Переспелый гранат опадет наземь в заключительном аккорде.
Сосны на газоне, строгие, торжественные, вытянутся в струнку до глубины корней, вслушиваясь в предзакатный хорал, неземное крещендо, в звенящую ноту прощания, провожая на взлет калечных духом, сокрушенных, смирившихся.
Ярое солнце, восторженно оранжевое, зависнет гигантским апельсином над кромкой горы; самолет с отлетевшими душами чиркнет серебристой нитью, размывающейся в синеве.
Скажут вослед, запрокинув головы:
— Позавидуем тем, которые его встретят. С ним будет не скучно.
Прокричат в небо:
— Спасибо, Финкель!
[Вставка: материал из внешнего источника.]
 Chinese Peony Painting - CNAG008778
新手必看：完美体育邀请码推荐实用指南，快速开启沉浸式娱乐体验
Спасибо, что посетил нас!
Оттуда, с высоты, донесется ответным кликом:
— Гур… Гур-Финкель…
И негде его искать.
Самолет плавно наберет высоту, по пологой траектории, чтобы души не рассыпались от перегрузок, — хотя какое это имеет значение?
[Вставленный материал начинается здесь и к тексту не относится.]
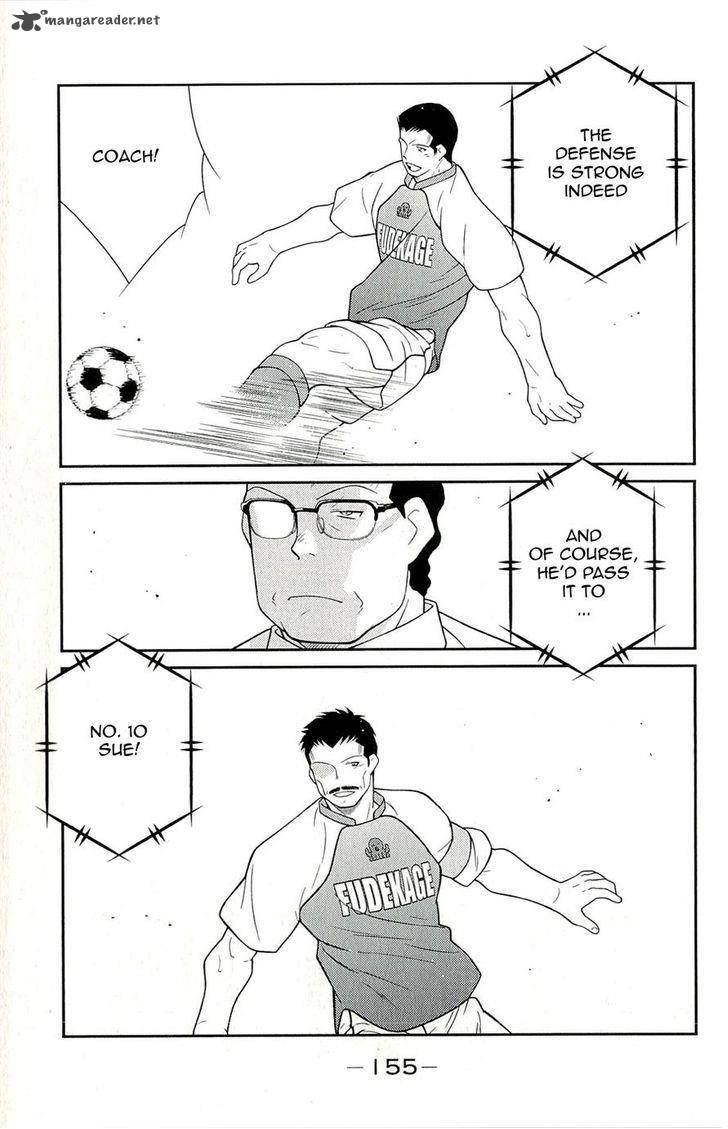 Shura No Mon Iden Fudekage 12 19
Спросят придирчиво на входе: «Финкель?» — «Финкель». — «Что на земле делал?» Ответит: «Любил». — «Еще?» — «Тосковал» — «Еще?» — «Глядел в потолок. В вымыслах находил убежище. Создавал иные мифы, отвергая старые, — какая сладость!» — «И всё?» — «Разве этого мало?» Посовещаются. Поспорят: «Его прислали на землю, дар вручили неразменный, а он, что он?..» — «Постарался. Прожил неспешно. Кое-что сотворил. Иди, Финкель, тебя ждут».
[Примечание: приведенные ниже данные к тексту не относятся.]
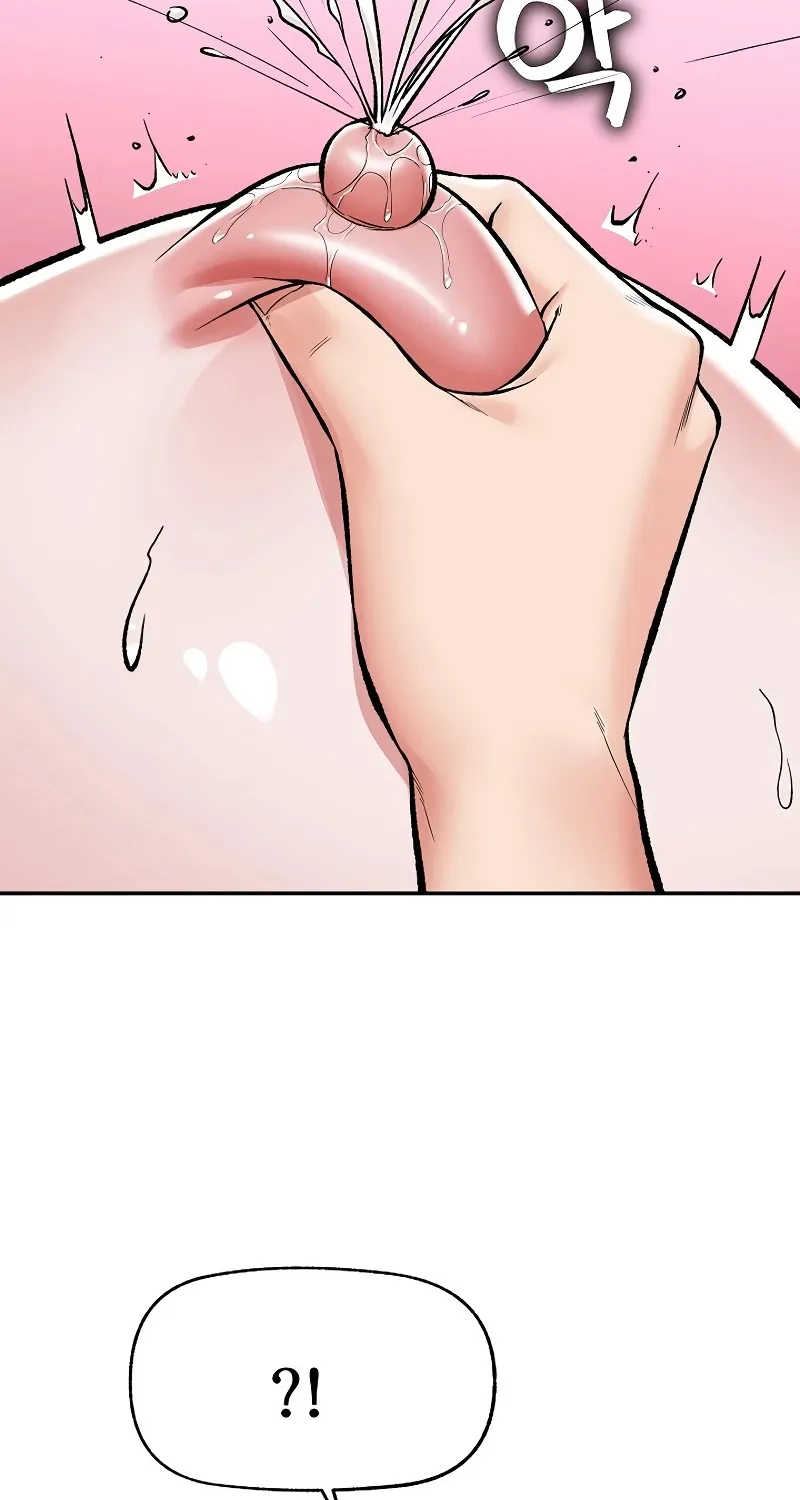 Hypnotist Security Guard Chapter 62 page 84 -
Они шагнут навстречу, его герои, которым позволено умереть. Ривка-страдалица под руку с Амноном, старушка — улыбчивая горбунья, ушедшая в свой срок, муж ее Зяма, машинист паровоза, Меерович-Лейзерович с женой Цилей, которая от него опухала, хохотун майор Финтиктиков, реб Шулим, вечный молчальник, незабвенный друг Гоша, прочие разные, схоронившиеся под обложками, как под крышкой гроба. Окружат, затолкают, закричат наперебой: «Заждались, Финкель! Что же так долго?..» Обойдет всех, пожмет протянутые руки, похлопает по плечу: «Ну, конечно, други мои… Конечно…» — так говорил каждому, примиряя, подбадривая, подталкивая на откровения в вымыслах сюжетов.
Вот и брат его, папа-мама, бабушка Дина, дедушка Фишель, няня Фекла Тимофеевна, даже скорняк Карпилевич, который сосватал родителей, а в стороне… Самое оно — в стороне. Дождется, пока со всеми поздоровается, наговорится, всех обнимет, возьмет за руку, уведет за собой. И первые их слова, самые первые — не для иных ушей…
Станут его хоронить.
Станут оплакивать.
Вычеркивать из телефонных книжек.
Омрачатся выглядывающие из окон. Затоскуют стерегущие прошлое. Заскучают сидящие на перекрестках.